Unemployment claims rose, and an initial estimate of first-quarter economic growth was revised slightly lower. That suggests the U.S. economy may still need some time to recover from its funk and that the Fed will keep up its $85 billion in monthly bond purchases.
The rise in the Standard & Poor’s 500 index was led by banking and insurance stocks, which gained 1.1 percent. Among individual bank stocks, Bank of America rose to its highest in more than two years. JPMorgan also climbed.
Banks and other stocks that stand to benefit the most from an improving economy have surged this week, a change from earlier in the year, when investors favored dividend-rich stocks like utilities. Now investors are selling dividend-rich stocks and buying so-called growth stocks. The S&P’s financial index is up 2.1 percent this week; its utilities index is down 2.5 percent.
Even after this week’s gain, by one measure bank stocks are still less expensive than the broader market. The price-to-earnings ratio for financial companies is 14.4 for banks and insurers, compared with 16.2 for all companies in the S&P 500 index, according to FactSet.
Bank of America rose 35 cents, or 2.6 percent, to $13.87. JPMorgan gained 95 cents, or 1.7 percent, to $55.62, and Morgan Stanley rose 84 cents, or 3.4 percent, to $25.82.
Stocks also got a boost from deal news.
NV Energy surged $4.34, or 23 percent, to $23.62, leading a broad advance in utility companies, after a company owned by Warren Buffett’s Berkshire Hathaway agreed to pay a premium of 23 percent to buy the Nevada-based power provider.
Clearwire, a wireless network operator, surged $1.02 cents, or 29 percent, to $4.50 after satellite operator Dish Network raised its bid for the company to $6.9 billion.
In economic news, the number of Americans seeking unemployment aid rose last week, a sign layoffs have increased, the Labor Department said Thursday. Claims for unemployment aid rose 10,000 last week to 354,000. The government also lowered its estimate for U.S. economic growth in the first three months of the year to 2.4 percent from 2.5 percent.
The S&P 500 rose in early trading, climbing as much as 13.55 points, or 0.8 percent, by late afternoon. The index then gave up some of its gain in the last hour of trading to end up just 6.05 points, or 0.4 percent, at 1,654.41.

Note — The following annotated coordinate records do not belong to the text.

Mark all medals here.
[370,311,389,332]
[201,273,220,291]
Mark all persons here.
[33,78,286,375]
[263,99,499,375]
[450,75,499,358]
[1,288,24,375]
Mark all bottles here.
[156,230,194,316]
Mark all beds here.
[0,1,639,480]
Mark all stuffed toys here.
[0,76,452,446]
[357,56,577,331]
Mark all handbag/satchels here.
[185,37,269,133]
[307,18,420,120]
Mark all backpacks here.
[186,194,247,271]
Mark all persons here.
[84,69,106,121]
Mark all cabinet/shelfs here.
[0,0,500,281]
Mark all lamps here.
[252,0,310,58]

The Dow Jones industrial average closed up 21.73 points, or 0.1 percent, at 15,324.53 points. The Nasdaq composite index rose 23.78 points, or 0.7 percent, to 3,491.30.
Trading has been choppy on Wall Street this week as investors wrestle with the question of whether the Fed will ease its economic stimulus. Minutes released last week from the Fed’s last policy meeting showed that some central bank officials favored slowing the purchases as early as next month if the economy improves enough. The program has been a major factor supporting a rally in stocks by encouraging investors to buy riskier assets.

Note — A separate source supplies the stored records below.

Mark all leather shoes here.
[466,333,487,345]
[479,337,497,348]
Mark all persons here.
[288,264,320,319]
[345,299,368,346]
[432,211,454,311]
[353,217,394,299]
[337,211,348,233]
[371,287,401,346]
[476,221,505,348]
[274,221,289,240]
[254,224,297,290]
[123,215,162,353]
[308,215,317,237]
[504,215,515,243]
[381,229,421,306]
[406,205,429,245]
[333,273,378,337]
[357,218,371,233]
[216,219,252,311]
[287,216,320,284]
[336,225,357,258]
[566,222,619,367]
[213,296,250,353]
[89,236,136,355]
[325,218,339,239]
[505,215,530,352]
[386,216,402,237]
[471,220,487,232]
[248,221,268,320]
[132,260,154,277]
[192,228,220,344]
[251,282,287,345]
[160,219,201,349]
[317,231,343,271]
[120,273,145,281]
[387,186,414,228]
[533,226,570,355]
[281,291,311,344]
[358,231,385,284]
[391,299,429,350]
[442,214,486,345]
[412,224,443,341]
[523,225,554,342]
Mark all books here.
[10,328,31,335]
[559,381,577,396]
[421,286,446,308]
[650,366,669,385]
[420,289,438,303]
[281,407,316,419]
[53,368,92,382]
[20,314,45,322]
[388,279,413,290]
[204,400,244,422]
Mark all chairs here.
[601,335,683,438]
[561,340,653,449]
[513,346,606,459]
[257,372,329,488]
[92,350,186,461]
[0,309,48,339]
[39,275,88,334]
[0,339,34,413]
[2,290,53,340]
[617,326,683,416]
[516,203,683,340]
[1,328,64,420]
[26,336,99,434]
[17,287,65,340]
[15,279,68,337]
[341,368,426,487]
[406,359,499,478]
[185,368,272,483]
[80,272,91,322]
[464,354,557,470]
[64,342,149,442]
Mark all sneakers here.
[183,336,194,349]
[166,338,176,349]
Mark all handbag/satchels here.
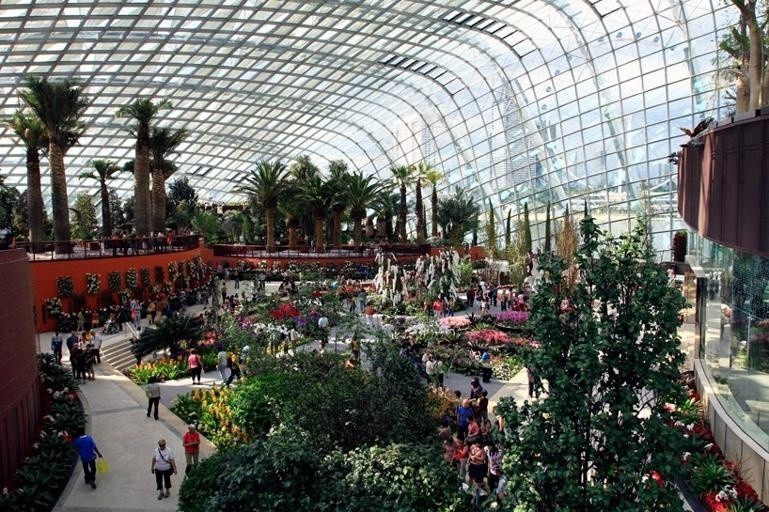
[146,389,152,398]
[170,463,174,472]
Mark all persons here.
[480,347,493,383]
[527,363,540,399]
[145,376,160,420]
[129,264,267,332]
[278,270,455,355]
[74,428,103,489]
[442,376,515,497]
[189,345,248,387]
[151,439,177,500]
[51,303,124,383]
[183,424,200,463]
[422,349,444,388]
[467,279,527,312]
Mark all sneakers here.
[158,490,170,500]
[84,480,98,489]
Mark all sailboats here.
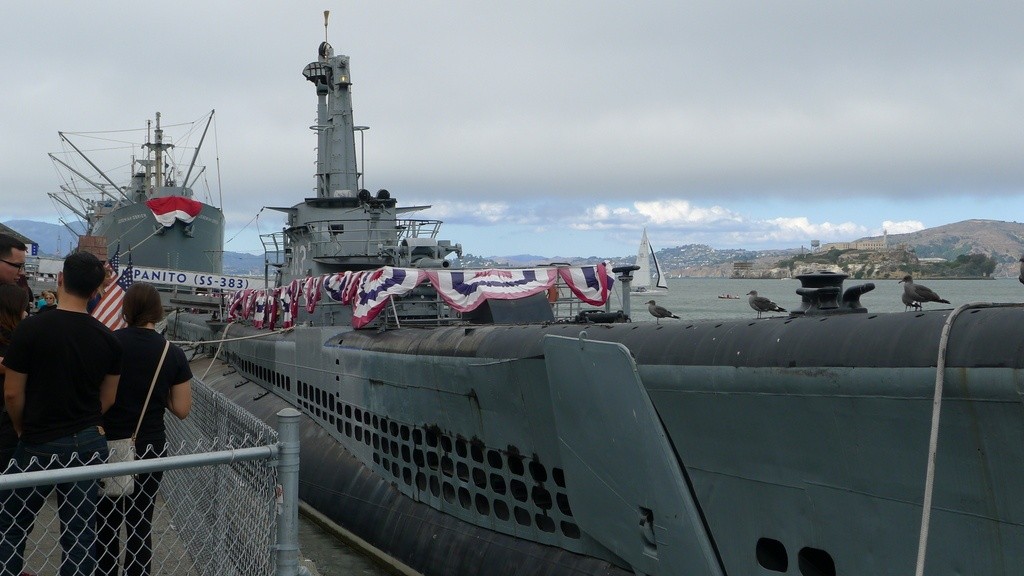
[629,225,669,297]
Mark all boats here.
[781,277,791,280]
[718,294,740,299]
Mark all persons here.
[0,233,57,576]
[2,251,122,576]
[95,280,196,576]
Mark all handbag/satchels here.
[98,438,136,497]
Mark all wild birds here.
[898,274,951,312]
[747,290,787,319]
[644,299,680,325]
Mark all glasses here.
[1,259,25,271]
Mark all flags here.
[90,253,139,334]
[89,243,122,315]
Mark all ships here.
[169,38,1024,576]
[48,110,226,308]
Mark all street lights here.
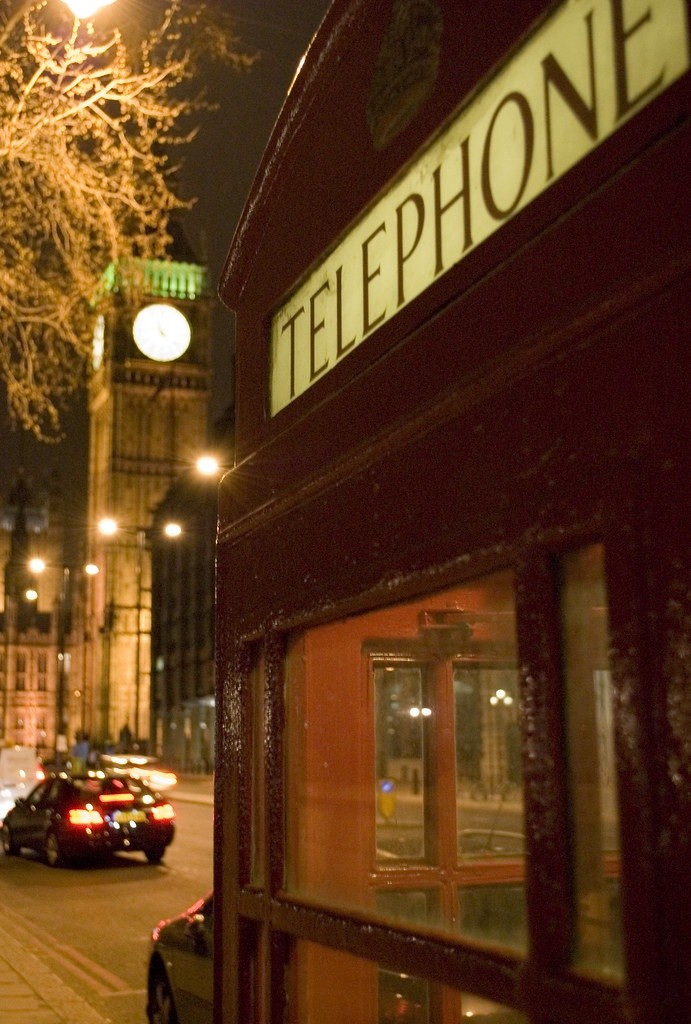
[98,517,181,741]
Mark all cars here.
[0,770,176,871]
[148,834,454,1024]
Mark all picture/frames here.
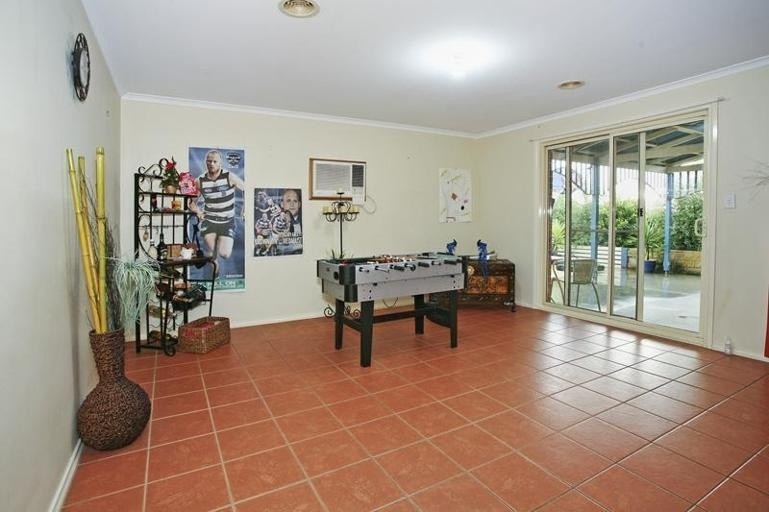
[308,157,367,201]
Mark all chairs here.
[562,260,601,311]
[551,260,565,304]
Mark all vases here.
[167,185,177,193]
[78,325,154,448]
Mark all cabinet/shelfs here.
[429,252,516,314]
[133,159,217,357]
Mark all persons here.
[255,190,267,208]
[280,189,301,227]
[187,150,244,277]
[257,197,282,219]
[273,212,290,243]
[255,214,273,255]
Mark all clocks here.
[70,32,91,102]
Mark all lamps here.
[322,187,360,259]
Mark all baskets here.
[178,316,230,354]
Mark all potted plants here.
[624,215,663,272]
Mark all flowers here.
[160,158,181,189]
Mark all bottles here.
[148,239,157,260]
[157,234,167,262]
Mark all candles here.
[340,206,347,212]
[349,207,354,212]
[353,205,360,212]
[328,206,333,212]
[338,187,343,192]
[323,206,328,213]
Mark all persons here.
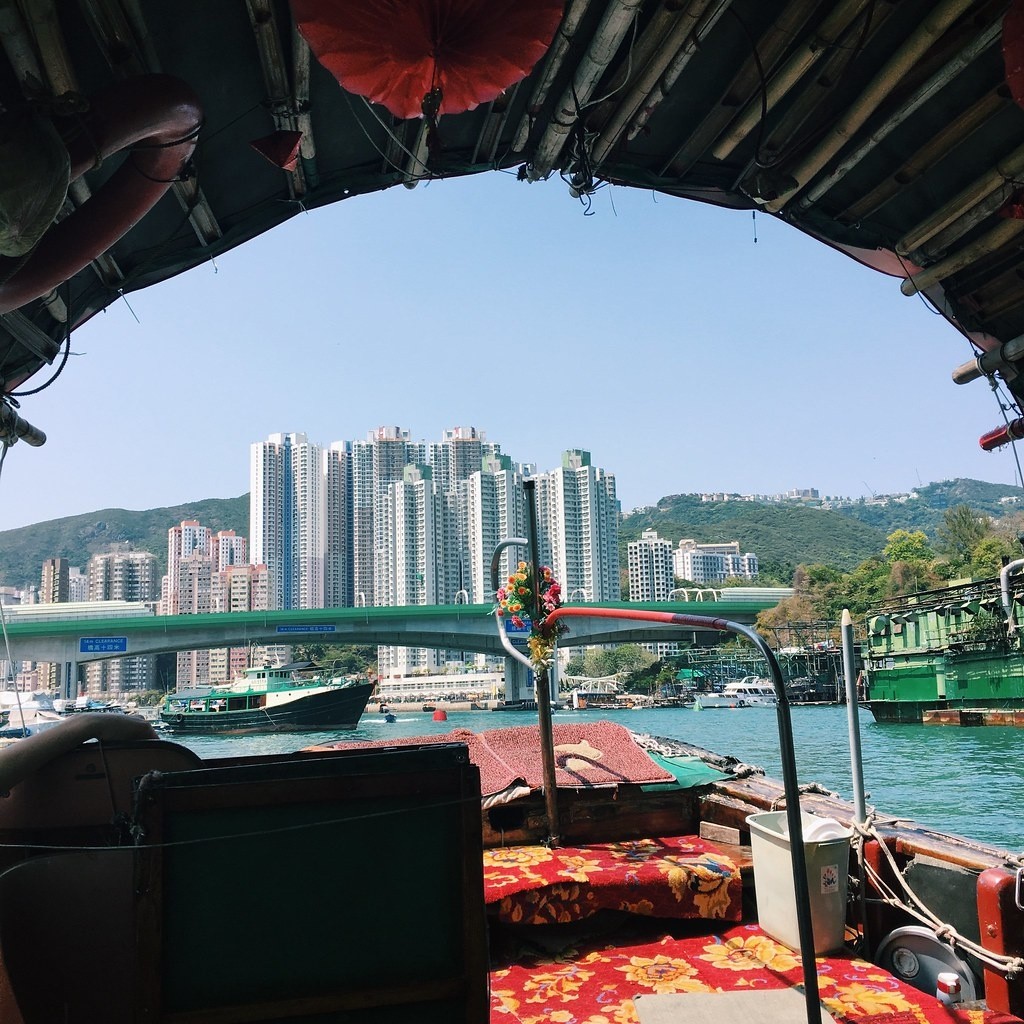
[0,712,160,794]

The Dow Jones industrial average rose 106 points Tuesday, then fell by the same amount Wednesday, leading some market watchers to ask whether the rally that has pushed the Dow and S&P 500 index to record levels may be fizzling out.
Phone companies and the makers of consumer staples were the biggest decliners, dropping 1 percent and 0.4 percent respectively. These so-called defensive stocks that pay rich dividends have fallen out of favor this month after investors pushed their prices higher at the start of the year.
In commodities trading, oil rose 48 cents to $93.61 a barrel. Gold rose $20.20, or 1.5 percent, to $1,411.50 an ounce. The dollar fell against the euro and the Japanese yen.
In government bond trading, the yield on the 10-year note was unchanged at 2.12 percent.
Among other stocks making big moves:
- EMC, a data-storage equipment maker, rose $1.27, or 5.4 percent, to $24.93 after the company said it will ramp up its stock buyback program and begin paying a quarterly dividend.
- Big Lots, a discount store chain, fell $3.45, or 9 percent, to $34.93 after the company reported a 21-percent drop in quarterly income and lowered its full-year revenue forecast.
- First Solar rose $3.39, or 6.5 percent, to $55.15 after the company’s stock was upgraded to “buy” from “neutral” by Goldman Sachs. The investment bank says the solar energy company’s earnings may rise more than Wall Street forecasts and that it might buy other companies or its own stock as it generates more cash.